Start of Dataset extract

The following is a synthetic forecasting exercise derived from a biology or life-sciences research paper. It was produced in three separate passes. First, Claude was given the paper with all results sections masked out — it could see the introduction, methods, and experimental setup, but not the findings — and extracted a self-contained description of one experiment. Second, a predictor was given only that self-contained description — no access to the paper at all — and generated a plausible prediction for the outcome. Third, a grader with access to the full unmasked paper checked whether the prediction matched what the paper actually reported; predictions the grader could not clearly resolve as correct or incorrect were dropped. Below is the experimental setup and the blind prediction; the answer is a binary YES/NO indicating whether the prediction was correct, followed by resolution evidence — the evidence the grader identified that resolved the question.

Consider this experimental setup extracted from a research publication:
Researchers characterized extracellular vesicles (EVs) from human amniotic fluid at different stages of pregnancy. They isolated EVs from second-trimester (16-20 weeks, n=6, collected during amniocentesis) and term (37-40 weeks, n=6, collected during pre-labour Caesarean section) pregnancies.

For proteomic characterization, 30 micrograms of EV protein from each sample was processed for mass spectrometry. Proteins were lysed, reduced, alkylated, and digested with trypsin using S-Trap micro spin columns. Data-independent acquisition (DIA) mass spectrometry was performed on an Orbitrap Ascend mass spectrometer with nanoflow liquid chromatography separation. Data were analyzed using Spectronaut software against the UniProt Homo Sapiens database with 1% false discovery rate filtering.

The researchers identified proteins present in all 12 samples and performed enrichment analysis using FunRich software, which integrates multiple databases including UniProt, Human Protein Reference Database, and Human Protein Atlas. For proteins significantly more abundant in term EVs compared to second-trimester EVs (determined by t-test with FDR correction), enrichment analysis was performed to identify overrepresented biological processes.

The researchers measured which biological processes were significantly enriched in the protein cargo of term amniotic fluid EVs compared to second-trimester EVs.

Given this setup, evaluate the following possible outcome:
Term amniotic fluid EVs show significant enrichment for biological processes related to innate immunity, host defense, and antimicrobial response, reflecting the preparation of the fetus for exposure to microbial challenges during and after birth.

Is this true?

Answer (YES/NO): NO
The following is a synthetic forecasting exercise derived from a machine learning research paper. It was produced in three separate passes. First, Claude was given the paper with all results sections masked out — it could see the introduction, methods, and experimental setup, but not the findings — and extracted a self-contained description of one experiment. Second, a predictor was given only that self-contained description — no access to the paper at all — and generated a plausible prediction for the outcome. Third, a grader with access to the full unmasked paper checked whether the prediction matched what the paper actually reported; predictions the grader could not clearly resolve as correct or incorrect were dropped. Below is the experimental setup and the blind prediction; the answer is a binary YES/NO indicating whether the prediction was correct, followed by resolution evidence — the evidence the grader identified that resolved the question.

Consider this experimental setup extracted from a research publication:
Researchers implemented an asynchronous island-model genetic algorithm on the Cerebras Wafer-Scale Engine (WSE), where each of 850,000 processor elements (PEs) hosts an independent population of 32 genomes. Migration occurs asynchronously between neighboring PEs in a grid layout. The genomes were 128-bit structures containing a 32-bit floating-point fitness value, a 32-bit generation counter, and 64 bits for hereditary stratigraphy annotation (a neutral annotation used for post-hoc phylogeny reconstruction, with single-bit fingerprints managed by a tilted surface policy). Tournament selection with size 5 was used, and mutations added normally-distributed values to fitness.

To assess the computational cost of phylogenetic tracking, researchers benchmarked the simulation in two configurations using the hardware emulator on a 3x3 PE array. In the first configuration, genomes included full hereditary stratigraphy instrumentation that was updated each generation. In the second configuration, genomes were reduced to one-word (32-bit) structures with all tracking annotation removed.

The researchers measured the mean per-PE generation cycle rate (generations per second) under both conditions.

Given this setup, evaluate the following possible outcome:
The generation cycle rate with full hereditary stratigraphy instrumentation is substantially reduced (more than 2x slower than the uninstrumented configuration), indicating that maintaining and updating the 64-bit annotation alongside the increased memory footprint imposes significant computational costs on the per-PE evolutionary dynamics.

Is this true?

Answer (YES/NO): NO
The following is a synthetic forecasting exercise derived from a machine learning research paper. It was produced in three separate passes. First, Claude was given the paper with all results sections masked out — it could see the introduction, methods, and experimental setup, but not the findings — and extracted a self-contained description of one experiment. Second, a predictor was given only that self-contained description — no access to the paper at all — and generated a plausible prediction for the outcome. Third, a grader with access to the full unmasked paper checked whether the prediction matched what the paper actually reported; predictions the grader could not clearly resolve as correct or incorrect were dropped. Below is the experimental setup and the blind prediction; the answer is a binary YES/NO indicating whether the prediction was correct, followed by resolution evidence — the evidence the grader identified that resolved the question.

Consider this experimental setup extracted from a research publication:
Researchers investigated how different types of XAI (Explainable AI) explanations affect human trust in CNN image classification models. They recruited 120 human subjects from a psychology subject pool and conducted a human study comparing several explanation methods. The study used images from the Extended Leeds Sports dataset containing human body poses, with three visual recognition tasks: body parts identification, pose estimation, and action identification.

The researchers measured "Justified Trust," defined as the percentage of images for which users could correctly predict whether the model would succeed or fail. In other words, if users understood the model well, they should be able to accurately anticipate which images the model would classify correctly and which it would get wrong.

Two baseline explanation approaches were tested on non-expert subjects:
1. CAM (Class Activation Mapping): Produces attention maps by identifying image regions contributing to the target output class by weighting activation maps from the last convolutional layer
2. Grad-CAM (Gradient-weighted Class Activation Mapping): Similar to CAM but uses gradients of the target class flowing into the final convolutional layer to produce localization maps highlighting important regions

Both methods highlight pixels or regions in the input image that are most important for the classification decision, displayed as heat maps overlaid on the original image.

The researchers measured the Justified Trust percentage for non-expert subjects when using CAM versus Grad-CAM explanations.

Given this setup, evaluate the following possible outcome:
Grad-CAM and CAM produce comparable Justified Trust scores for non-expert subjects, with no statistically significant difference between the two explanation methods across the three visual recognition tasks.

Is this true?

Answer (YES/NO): NO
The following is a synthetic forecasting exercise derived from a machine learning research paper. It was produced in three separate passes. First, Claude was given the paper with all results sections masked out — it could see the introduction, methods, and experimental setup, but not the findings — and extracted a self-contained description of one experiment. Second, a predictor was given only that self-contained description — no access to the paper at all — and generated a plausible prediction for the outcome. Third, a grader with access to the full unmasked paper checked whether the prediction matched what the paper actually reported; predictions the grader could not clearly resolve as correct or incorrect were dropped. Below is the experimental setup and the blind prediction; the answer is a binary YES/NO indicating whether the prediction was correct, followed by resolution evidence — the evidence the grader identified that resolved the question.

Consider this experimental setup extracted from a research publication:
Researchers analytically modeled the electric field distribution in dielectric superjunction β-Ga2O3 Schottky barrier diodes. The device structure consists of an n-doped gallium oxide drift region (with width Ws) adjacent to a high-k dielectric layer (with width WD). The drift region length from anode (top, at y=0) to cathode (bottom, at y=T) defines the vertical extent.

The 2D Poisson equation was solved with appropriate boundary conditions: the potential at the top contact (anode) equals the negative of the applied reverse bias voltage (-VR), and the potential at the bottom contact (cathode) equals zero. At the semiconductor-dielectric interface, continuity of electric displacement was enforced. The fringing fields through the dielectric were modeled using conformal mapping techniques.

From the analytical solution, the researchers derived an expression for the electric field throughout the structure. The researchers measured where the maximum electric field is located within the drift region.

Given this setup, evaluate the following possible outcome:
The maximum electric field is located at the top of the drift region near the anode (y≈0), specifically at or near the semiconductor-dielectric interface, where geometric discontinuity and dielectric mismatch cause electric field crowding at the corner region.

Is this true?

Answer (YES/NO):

End of Dataset extract

[What the exercise asks]: Every entry above should be retyped exactly as it appears.

[Finished exercise]:
The following is a synthetic forecasting exercise derived from a biology or life-sciences research paper. It was produced in three separate passes. First, Claude was given the paper with all results sections masked out — it could see the introduction, methods, and experimental setup, but not the findings — and extracted a self-contained description of one experiment. Second, a predictor was given only that self-contained description — no access to the paper at all — and generated a plausible prediction for the outcome. Third, a grader with access to the full unmasked paper checked whether the prediction matched what the paper actually reported; predictions the grader could not clearly resolve as correct or incorrect were dropped. Below is the experimental setup and the blind prediction; the answer is a binary YES/NO indicating whether the prediction was correct, followed by resolution evidence — the evidence the grader identified that resolved the question.

Consider this experimental setup extracted from a research publication:
Researchers characterized extracellular vesicles (EVs) from human amniotic fluid at different stages of pregnancy. They isolated EVs from second-trimester (16-20 weeks, n=6, collected during amniocentesis) and term (37-40 weeks, n=6, collected during pre-labour Caesarean section) pregnancies.

For proteomic characterization, 30 micrograms of EV protein from each sample was processed for mass spectrometry. Proteins were lysed, reduced, alkylated, and digested with trypsin using S-Trap micro spin columns. Data-independent acquisition (DIA) mass spectrometry was performed on an Orbitrap Ascend mass spectrometer with nanoflow liquid chromatography separation. Data were analyzed using Spectronaut software against the UniProt Homo Sapiens database with 1% false discovery rate filtering.

The researchers identified proteins present in all 12 samples and performed enrichment analysis using FunRich software, which integrates multiple databases including UniProt, Human Protein Reference Database, and Human Protein Atlas. For proteins significantly more abundant in term EVs compared to second-trimester EVs (determined by t-test with FDR correction), enrichment analysis was performed to identify overrepresented biological processes.

The researchers measured which biological processes were significantly enriched in the protein cargo of term amniotic fluid EVs compared to second-trimester EVs.

Given this setup, evaluate the following possible outcome:
Term amniotic fluid EVs show significant enrichment for biological processes related to innate immunity, host defense, and antimicrobial response, reflecting the preparation of the fetus for exposure to microbial challenges during and after birth.

Is this true?

Answer (YES/NO): NO
The following is a synthetic forecasting exercise derived from a machine learning research paper. It was produced in three separate passes. First, Claude was given the paper with all results sections masked out — it could see the introduction, methods, and experimental setup, but not the findings — and extracted a self-contained description of one experiment. Second, a predictor was given only that self-contained description — no access to the paper at all — and generated a plausible prediction for the outcome. Third, a grader with access to the full unmasked paper checked whether the prediction matched what the paper actually reported; predictions the grader could not clearly resolve as correct or incorrect were dropped. Below is the experimental setup and the blind prediction; the answer is a binary YES/NO indicating whether the prediction was correct, followed by resolution evidence — the evidence the grader identified that resolved the question.

Consider this experimental setup extracted from a research publication:
Researchers implemented an asynchronous island-model genetic algorithm on the Cerebras Wafer-Scale Engine (WSE), where each of 850,000 processor elements (PEs) hosts an independent population of 32 genomes. Migration occurs asynchronously between neighboring PEs in a grid layout. The genomes were 128-bit structures containing a 32-bit floating-point fitness value, a 32-bit generation counter, and 64 bits for hereditary stratigraphy annotation (a neutral annotation used for post-hoc phylogeny reconstruction, with single-bit fingerprints managed by a tilted surface policy). Tournament selection with size 5 was used, and mutations added normally-distributed values to fitness.

To assess the computational cost of phylogenetic tracking, researchers benchmarked the simulation in two configurations using the hardware emulator on a 3x3 PE array. In the first configuration, genomes included full hereditary stratigraphy instrumentation that was updated each generation. In the second configuration, genomes were reduced to one-word (32-bit) structures with all tracking annotation removed.

The researchers measured the mean per-PE generation cycle rate (generations per second) under both conditions.

Given this setup, evaluate the following possible outcome:
The generation cycle rate with full hereditary stratigraphy instrumentation is substantially reduced (more than 2x slower than the uninstrumented configuration), indicating that maintaining and updating the 64-bit annotation alongside the increased memory footprint imposes significant computational costs on the per-PE evolutionary dynamics.

Is this true?

Answer (YES/NO): NO
The following is a synthetic forecasting exercise derived from a machine learning research paper. It was produced in three separate passes. First, Claude was given the paper with all results sections masked out — it could see the introduction, methods, and experimental setup, but not the findings — and extracted a self-contained description of one experiment. Second, a predictor was given only that self-contained description — no access to the paper at all — and generated a plausible prediction for the outcome. Third, a grader with access to the full unmasked paper checked whether the prediction matched what the paper actually reported; predictions the grader could not clearly resolve as correct or incorrect were dropped. Below is the experimental setup and the blind prediction; the answer is a binary YES/NO indicating whether the prediction was correct, followed by resolution evidence — the evidence the grader identified that resolved the question.

Consider this experimental setup extracted from a research publication:
Researchers investigated how different types of XAI (Explainable AI) explanations affect human trust in CNN image classification models. They recruited 120 human subjects from a psychology subject pool and conducted a human study comparing several explanation methods. The study used images from the Extended Leeds Sports dataset containing human body poses, with three visual recognition tasks: body parts identification, pose estimation, and action identification.

The researchers measured "Justified Trust," defined as the percentage of images for which users could correctly predict whether the model would succeed or fail. In other words, if users understood the model well, they should be able to accurately anticipate which images the model would classify correctly and which it would get wrong.

Two baseline explanation approaches were tested on non-expert subjects:
1. CAM (Class Activation Mapping): Produces attention maps by identifying image regions contributing to the target output class by weighting activation maps from the last convolutional layer
2. Grad-CAM (Gradient-weighted Class Activation Mapping): Similar to CAM but uses gradients of the target class flowing into the final convolutional layer to produce localization maps highlighting important regions

Both methods highlight pixels or regions in the input image that are most important for the classification decision, displayed as heat maps overlaid on the original image.

The researchers measured the Justified Trust percentage for non-expert subjects when using CAM versus Grad-CAM explanations.

Given this setup, evaluate the following possible outcome:
Grad-CAM and CAM produce comparable Justified Trust scores for non-expert subjects, with no statistically significant difference between the two explanation methods across the three visual recognition tasks.

Is this true?

Answer (YES/NO): NO
The following is a synthetic forecasting exercise derived from a machine learning research paper. It was produced in three separate passes. First, Claude was given the paper with all results sections masked out — it could see the introduction, methods, and experimental setup, but not the findings — and extracted a self-contained description of one experiment. Second, a predictor was given only that self-contained description — no access to the paper at all — and generated a plausible prediction for the outcome. Third, a grader with access to the full unmasked paper checked whether the prediction matched what the paper actually reported; predictions the grader could not clearly resolve as correct or incorrect were dropped. Below is the experimental setup and the blind prediction; the answer is a binary YES/NO indicating whether the prediction was correct, followed by resolution evidence — the evidence the grader identified that resolved the question.

Consider this experimental setup extracted from a research publication:
Researchers analytically modeled the electric field distribution in dielectric superjunction β-Ga2O3 Schottky barrier diodes. The device structure consists of an n-doped gallium oxide drift region (with width Ws) adjacent to a high-k dielectric layer (with width WD). The drift region length from anode (top, at y=0) to cathode (bottom, at y=T) defines the vertical extent.

The 2D Poisson equation was solved with appropriate boundary conditions: the potential at the top contact (anode) equals the negative of the applied reverse bias voltage (-VR), and the potential at the bottom contact (cathode) equals zero. At the semiconductor-dielectric interface, continuity of electric displacement was enforced. The fringing fields through the dielectric were modeled using conformal mapping techniques.

From the analytical solution, the researchers derived an expression for the electric field throughout the structure. The researchers measured where the maximum electric field is located within the drift region.

Given this setup, evaluate the following possible outcome:
The maximum electric field is located at the top of the drift region near the anode (y≈0), specifically at or near the semiconductor-dielectric interface, where geometric discontinuity and dielectric mismatch cause electric field crowding at the corner region.

Is this true?

Answer (YES/NO):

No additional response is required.